BUFFALO: No, fortunately I've been quite mad for most of my life, so I'm immune. I think my current de-lemo can best be summed up in the dire log between our two most favorite Russian scallywags.

BIRD: Blimey, you mean the Russian virgin of Laurel and Hardy?

BUFFALO: The very ones. I've been eavesdropping on them. It appears that they've gotten themselves into a mighty pickle.

BIRD: Turn up the watts, Buff, so we can all have a listen, innit.

BUFFALO: Hang on, here they come.

BORODNY: Well, Pushkin, here is other fine mess you got me into.

PUSHKIN: It's not my fault! She said she will be doing both of us, on back seat of Trabant!

BORODNY: And you believed her? Are you not learning anything from last six times she duped us, turnip dick?

PUSHKIN: But she was so sincere, and eloquent, regular Daughter of the Revolution, already!

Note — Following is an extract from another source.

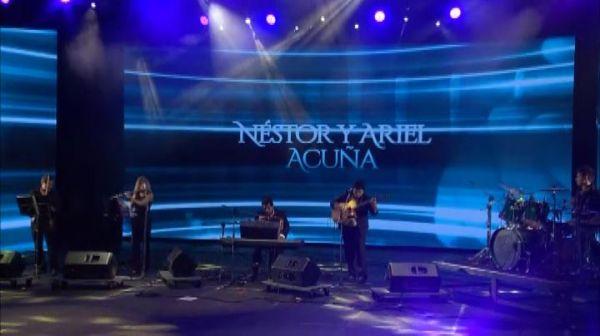NESTOR Y ARIEL ACUÑA | 16.01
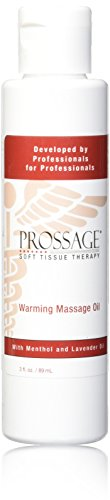 Prossage Heat Warming Relief Massage Oil for Therapuetic Massages, Deep Tissue Massages, and Aromatherapy, Topical Pain Reliever for Soft Tissue Mobilization, Muscle Pain Relief, 3 Ounce - Oil Tissue Deep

BORDONY: Da, and now here we are, hanging upside by our ankles, in Durance Vile, waiting for bloodsucking attorney to skewer us like couple of shish ka-knobs. Pushkin, you truly are idiot of distinction of former Soviet Mother's Union.

PUSHKIN: But it is not my fault! Mama dropped me on head as baby.

BORODNY: Is great shame she did not flush you down toilet, instead, already.

PUSHKIN: What toilet? We had bucket, like all citizens of revolution. Mama make many smellies. Wooo! We relieve ourselves once a year in correct procedure, on annual visit to Moscow.

BORODNY: What in name of pregnant goat with inflated udders you was doing in Moscow?

PUSHKIN: Visiting papa, in Lubayanka. We save money for him, so he bribe guards to give him cabbage to eat, but he was lunatic out of hungry and eat the money, already.

BORODNY: Da, suspicion confirmed. You come from long line of idiots.

PUSHKIN: Is not true! But we must stand in long line of idiots to use bathroom.

BORODNY: So is why you have shit for brains.

PUSHKIN: Excuse me, please. but I am hanging here in company, you know.

BORODNY: But of course. I am idiot to listen to you. I am telling myself you so potty that you are banging wet dream, already. Once again you hear Sirens drawing you to rocks, and like complete ficklehole I give you helm. For this, I deserve Order of Lennon, winter vacation in Siberia, and nice red hot poker up ficklehole.

PUSHKIN: I am sorry, already! You know how it happens when she flashes headlights at me and gives me come on, already. No man who is not prancing nancy boy is resisting it. I am just human, you know!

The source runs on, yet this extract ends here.